Es passt aber leider zur Historie des gesamten Ablaufs, dass jetzt erneut nichts Gescheites dabei herausgekommen ist.

Denn der vorliegende Gesetzentwurf aus dem Hause Strobl hebt die offensichtlich verfassungswidrigen Passagen nicht auf, er setzt ihre Anwendung einfach nur aus. Man will sich offenhalten, zu einem späteren Zeitpunkt Regelungen zu finden, weiterhin bestimmte Menschen vom Wahlrecht auszuschließen.

Deshalb  möchte ich noch einmal für unseren Gesetzentwurf werben – denn:

  • nur unser Gesetzentwurf streicht offensichtlich verfassungswidrige Regelungen aus unserem Kommunalwahlrecht; wer das nicht tut, hält Diskriminierungen aufrecht, auch wenn er ihre Anwendung temporär aussetzt
  • nur unser Gesetzentwurf bewahrt die Parallelität zu dem im Bundestag vereinbarten Wahlrechtsänderungen
  • und sollte man im Bundestag entgegen der dort getroffenen Vereinbarungen doch noch mehr ändern, dann könnte man im Nachgang bei uns die Gesetze auch noch mal ändern; das muss man beim Gesetzentwurf aus dem Hause Strobl aber ohnehin

Warum also jetzt eine Übergangslösung, wie sie die Regierungskoalition jetzt vorschlägt? Der Grund ist einfach: im Bund so auch hier sucht die CDU weiterhin nach Wegen, bestimmte Menschen in Zukunft auszuschließen. Genau das steckt dahinter.

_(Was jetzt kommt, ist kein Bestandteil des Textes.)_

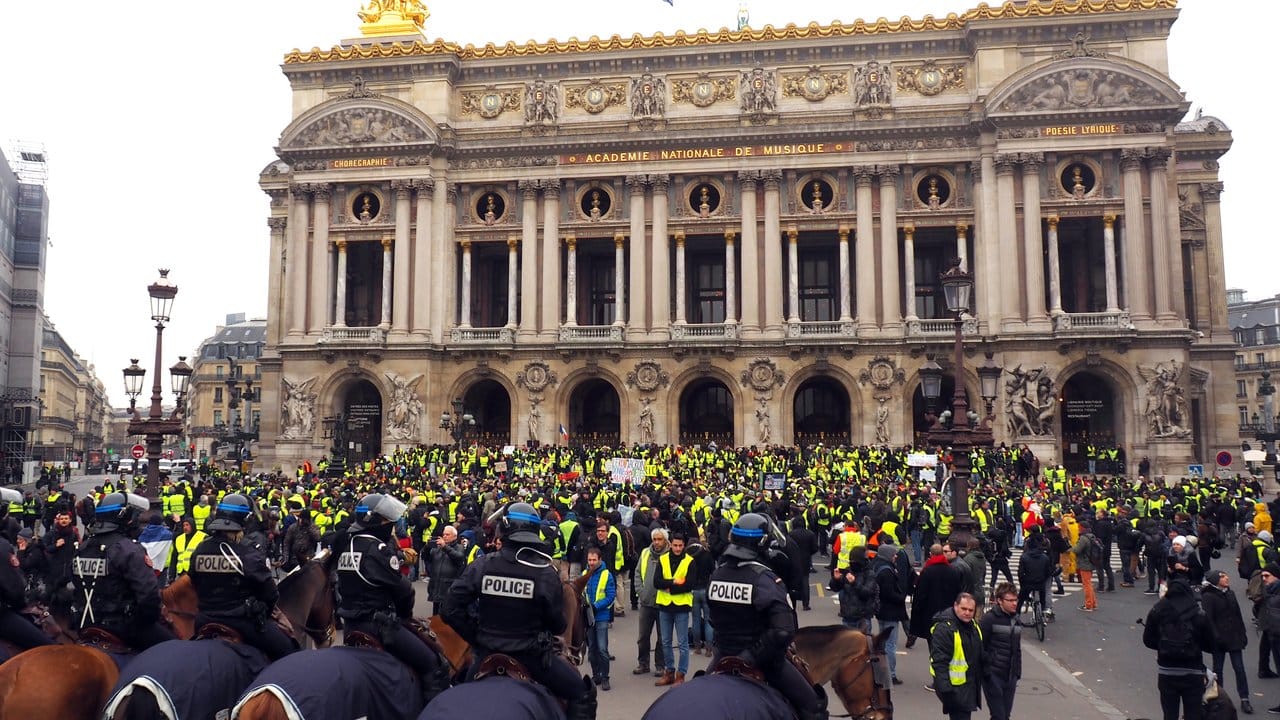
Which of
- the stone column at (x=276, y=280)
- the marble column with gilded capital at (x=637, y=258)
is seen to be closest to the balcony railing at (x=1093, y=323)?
the marble column with gilded capital at (x=637, y=258)

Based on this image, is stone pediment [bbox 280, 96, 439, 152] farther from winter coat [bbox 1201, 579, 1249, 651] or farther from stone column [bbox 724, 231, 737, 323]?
winter coat [bbox 1201, 579, 1249, 651]

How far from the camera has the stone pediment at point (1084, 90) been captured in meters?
44.2

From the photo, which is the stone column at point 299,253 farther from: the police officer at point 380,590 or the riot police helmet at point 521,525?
the riot police helmet at point 521,525

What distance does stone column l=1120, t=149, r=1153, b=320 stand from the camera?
44406 millimetres

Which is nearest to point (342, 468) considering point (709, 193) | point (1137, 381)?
point (709, 193)

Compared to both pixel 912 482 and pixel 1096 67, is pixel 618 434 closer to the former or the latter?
pixel 912 482

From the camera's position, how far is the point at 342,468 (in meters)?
42.0

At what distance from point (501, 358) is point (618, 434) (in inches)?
280

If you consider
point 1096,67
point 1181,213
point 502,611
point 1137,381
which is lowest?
point 502,611

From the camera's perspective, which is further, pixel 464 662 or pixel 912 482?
pixel 912 482

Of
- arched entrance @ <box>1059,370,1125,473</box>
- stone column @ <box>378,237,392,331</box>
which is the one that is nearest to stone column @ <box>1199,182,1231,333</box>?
arched entrance @ <box>1059,370,1125,473</box>

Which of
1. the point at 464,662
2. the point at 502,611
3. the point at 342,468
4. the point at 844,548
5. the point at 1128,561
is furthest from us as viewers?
the point at 342,468

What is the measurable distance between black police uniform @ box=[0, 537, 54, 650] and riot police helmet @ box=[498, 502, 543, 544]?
4.36 meters

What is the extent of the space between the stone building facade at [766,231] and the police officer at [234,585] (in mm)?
39043
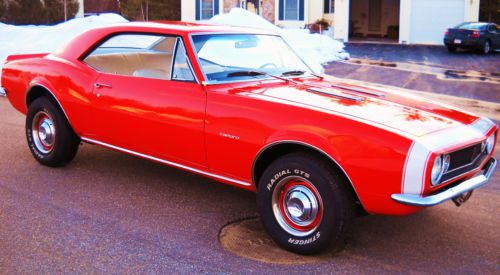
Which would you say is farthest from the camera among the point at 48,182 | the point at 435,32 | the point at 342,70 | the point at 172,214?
the point at 435,32

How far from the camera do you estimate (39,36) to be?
15688 mm

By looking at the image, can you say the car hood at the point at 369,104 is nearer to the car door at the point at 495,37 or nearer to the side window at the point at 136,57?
the side window at the point at 136,57

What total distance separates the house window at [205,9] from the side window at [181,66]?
88.6ft

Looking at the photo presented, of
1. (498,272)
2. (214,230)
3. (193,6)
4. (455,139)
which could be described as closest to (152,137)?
(214,230)

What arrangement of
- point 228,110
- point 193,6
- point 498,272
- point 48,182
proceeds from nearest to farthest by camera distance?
point 498,272 → point 228,110 → point 48,182 → point 193,6

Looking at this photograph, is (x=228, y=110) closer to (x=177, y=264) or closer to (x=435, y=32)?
(x=177, y=264)

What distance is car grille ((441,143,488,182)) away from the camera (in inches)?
148

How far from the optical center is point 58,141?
18.5ft

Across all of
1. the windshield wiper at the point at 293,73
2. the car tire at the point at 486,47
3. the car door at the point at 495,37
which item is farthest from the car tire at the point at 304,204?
the car door at the point at 495,37

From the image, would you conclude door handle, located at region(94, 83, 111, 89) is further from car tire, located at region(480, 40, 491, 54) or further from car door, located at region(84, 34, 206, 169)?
car tire, located at region(480, 40, 491, 54)

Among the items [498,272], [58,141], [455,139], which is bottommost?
[498,272]

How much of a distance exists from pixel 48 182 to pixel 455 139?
12.0 feet

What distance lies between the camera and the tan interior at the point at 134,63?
193 inches

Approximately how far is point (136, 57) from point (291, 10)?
82.6ft
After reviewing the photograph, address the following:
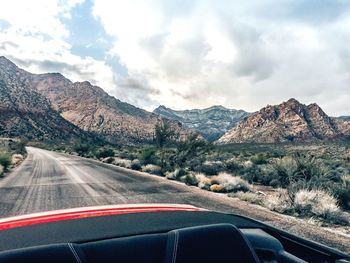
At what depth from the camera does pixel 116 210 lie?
3.05m

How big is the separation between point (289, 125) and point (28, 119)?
9547cm

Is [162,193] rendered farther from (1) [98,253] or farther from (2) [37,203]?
(1) [98,253]

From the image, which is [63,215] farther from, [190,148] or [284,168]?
[190,148]

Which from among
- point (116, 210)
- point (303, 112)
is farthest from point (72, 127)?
point (116, 210)

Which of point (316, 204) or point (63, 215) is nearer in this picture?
point (63, 215)

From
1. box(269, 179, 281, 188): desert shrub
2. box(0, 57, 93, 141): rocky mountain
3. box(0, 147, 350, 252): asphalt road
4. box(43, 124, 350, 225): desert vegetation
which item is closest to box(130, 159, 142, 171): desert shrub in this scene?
box(43, 124, 350, 225): desert vegetation

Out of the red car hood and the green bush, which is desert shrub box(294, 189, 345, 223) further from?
the red car hood

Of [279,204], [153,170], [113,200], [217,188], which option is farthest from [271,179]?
[113,200]

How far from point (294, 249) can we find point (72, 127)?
5675 inches

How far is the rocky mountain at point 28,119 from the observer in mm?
119375

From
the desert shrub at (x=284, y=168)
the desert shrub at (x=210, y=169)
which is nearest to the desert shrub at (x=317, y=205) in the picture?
the desert shrub at (x=284, y=168)

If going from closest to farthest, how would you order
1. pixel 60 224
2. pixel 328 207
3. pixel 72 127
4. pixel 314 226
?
pixel 60 224, pixel 314 226, pixel 328 207, pixel 72 127

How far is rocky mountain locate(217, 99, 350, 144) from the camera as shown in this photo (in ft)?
462

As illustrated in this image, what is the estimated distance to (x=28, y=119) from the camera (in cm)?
12875
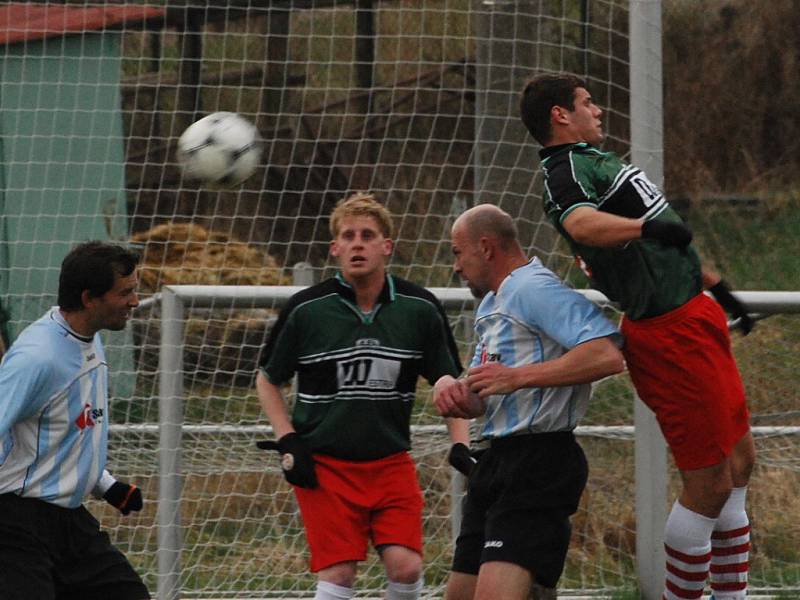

Die Lebenshilfe, die LAG Selbsthilfe und andere haben zum jetzt vorliegenden Entwurf aus dem Hause Strobl eine klare Position: Man versteht ebenso wenig wie wir, warum es, anders als im SPD-Gesetzentwurf, keine dauerhafte Regelung gibt. Sie von Grün und Schwarz bauen sich hier eine Hintertüre mit dem Ziel, die Wahlrechtsausschlüsse zu erhalten.

Liebe grüne Kolleginnen und Kollegen, schauen Sie doch mal, was Minister Strobl Ihnen da auf Seite 2 in Ihren Gesetzentwurf geschrieben hat! Da steht unter der Alternative der Annahme unseres Gesetzentwurfs – ich zitiere – „und ggf. spätere Neuschaffung von Wahlrechtsausschlüssen“. Damit liefern Sie uns den wahren Grund für die Übergangslösung sogar schriftlich.

Und wo bleibt die Intervention des Ministers Lucha? Dröhnendes Schweigen …

Ich möchte abschließend feststellen: es geht hier um Rechte und um ein klares Zeichen, dass wir Inklusion verstanden haben und wir endlich anerkennen, dass Menschen mit Behinderung nicht ausgeschlossen werden dürfen und wir ihnen die gleichen Rechte zugestehen, die Nicht-Behinderte auch haben.

Es ist am Ende nicht entscheidend, ob das Recht zu wählen wahrgenommen wird, es geht um das Recht selber, nicht mehr und nicht weniger.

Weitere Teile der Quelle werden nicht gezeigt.